[Entries on spatial positioning]
-- start --

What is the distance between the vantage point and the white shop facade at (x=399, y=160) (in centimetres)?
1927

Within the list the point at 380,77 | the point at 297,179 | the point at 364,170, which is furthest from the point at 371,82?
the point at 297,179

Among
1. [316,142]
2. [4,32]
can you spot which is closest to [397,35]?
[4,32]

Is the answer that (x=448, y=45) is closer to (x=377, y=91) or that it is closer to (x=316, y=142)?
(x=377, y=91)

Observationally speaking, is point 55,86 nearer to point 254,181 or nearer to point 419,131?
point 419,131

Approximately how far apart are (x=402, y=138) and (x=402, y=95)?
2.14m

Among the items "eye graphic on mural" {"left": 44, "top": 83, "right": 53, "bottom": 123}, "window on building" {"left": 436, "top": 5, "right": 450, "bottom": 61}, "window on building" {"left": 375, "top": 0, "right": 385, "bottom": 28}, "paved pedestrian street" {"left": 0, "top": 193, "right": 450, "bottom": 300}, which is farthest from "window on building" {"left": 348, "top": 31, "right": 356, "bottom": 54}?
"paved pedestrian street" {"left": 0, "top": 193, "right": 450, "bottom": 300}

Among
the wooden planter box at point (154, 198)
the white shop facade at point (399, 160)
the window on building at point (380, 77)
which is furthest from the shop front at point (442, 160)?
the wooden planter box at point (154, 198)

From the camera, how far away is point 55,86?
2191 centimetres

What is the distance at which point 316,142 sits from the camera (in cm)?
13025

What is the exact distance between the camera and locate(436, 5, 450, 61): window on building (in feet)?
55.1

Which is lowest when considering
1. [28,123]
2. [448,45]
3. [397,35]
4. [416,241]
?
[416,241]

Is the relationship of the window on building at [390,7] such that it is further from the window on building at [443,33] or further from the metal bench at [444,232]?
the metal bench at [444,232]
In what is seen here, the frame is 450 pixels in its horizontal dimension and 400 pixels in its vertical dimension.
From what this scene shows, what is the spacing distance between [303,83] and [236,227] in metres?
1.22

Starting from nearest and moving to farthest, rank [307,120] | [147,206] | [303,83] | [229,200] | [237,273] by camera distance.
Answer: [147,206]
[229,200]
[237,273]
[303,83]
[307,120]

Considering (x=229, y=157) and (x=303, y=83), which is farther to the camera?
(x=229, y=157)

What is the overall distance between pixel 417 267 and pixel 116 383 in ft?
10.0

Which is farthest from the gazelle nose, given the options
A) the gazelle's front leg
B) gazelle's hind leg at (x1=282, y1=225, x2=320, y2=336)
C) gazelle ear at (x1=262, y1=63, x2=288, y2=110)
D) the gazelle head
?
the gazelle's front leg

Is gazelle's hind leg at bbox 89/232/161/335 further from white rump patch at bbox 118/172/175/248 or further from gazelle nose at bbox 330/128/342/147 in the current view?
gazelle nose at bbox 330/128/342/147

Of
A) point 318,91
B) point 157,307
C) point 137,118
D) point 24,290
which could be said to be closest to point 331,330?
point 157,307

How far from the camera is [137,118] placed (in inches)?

-- end --

TASK DESCRIPTION: Quote every one of the lines above word for word, from the first through the last.

TASK ANSWER:
What is the distance between the vantage point and the white shop facade at (x=399, y=160) (in centimetres)?
1927

Within the list the point at 380,77 | the point at 297,179 | the point at 364,170, which is furthest from the point at 371,82?
the point at 297,179

Among
1. [316,142]
2. [4,32]
can you spot which is closest to [397,35]?
[4,32]

Is the answer that (x=448, y=45) is closer to (x=377, y=91) or that it is closer to (x=316, y=142)?
(x=377, y=91)

Observationally speaking, is point 55,86 nearer to point 254,181 or nearer to point 419,131?
point 419,131

Approximately how far apart are (x=402, y=138) and (x=402, y=95)?
2.14m

Among the items "eye graphic on mural" {"left": 44, "top": 83, "right": 53, "bottom": 123}, "window on building" {"left": 436, "top": 5, "right": 450, "bottom": 61}, "window on building" {"left": 375, "top": 0, "right": 385, "bottom": 28}, "paved pedestrian street" {"left": 0, "top": 193, "right": 450, "bottom": 300}, which is farthest from "window on building" {"left": 348, "top": 31, "right": 356, "bottom": 54}?
"paved pedestrian street" {"left": 0, "top": 193, "right": 450, "bottom": 300}

Among
the wooden planter box at point (154, 198)
the white shop facade at point (399, 160)
the window on building at point (380, 77)
which is furthest from the shop front at point (442, 160)?
the wooden planter box at point (154, 198)

From the camera, how far away is point 55,86?
2191 centimetres

What is the distance at which point 316,142 sits from the camera (in cm)?
13025

What is the exact distance between the camera and locate(436, 5, 450, 61): window on building (in feet)?
55.1

Which is lowest when considering
1. [28,123]
2. [448,45]
3. [397,35]
4. [416,241]
?
[416,241]

Is the relationship of the window on building at [390,7] such that it is further from the window on building at [443,33] or further from the metal bench at [444,232]?
the metal bench at [444,232]
In what is seen here, the frame is 450 pixels in its horizontal dimension and 400 pixels in its vertical dimension.
From what this scene shows, what is the spacing distance between [303,83] and [236,227] in metres?
1.22

Starting from nearest and moving to farthest, rank [307,120] | [147,206] | [303,83] | [229,200] | [237,273] by camera distance.
Answer: [147,206]
[229,200]
[237,273]
[303,83]
[307,120]

Considering (x=229, y=157) and (x=303, y=83), which is farther to the camera?
(x=229, y=157)

What is the overall distance between pixel 417 267 and pixel 116 383 in ft?
10.0

Which is farthest from the gazelle nose, given the options
A) the gazelle's front leg
B) gazelle's hind leg at (x1=282, y1=225, x2=320, y2=336)
C) gazelle ear at (x1=262, y1=63, x2=288, y2=110)
D) the gazelle head
?
the gazelle's front leg

Is gazelle's hind leg at bbox 89/232/161/335 further from white rump patch at bbox 118/172/175/248 or further from gazelle nose at bbox 330/128/342/147 in the current view?
gazelle nose at bbox 330/128/342/147

Of
A) point 318,91
B) point 157,307
C) point 137,118
D) point 24,290
which could be said to be closest to point 331,330?
point 157,307

How far from the camera is [137,118] placed (in inches)?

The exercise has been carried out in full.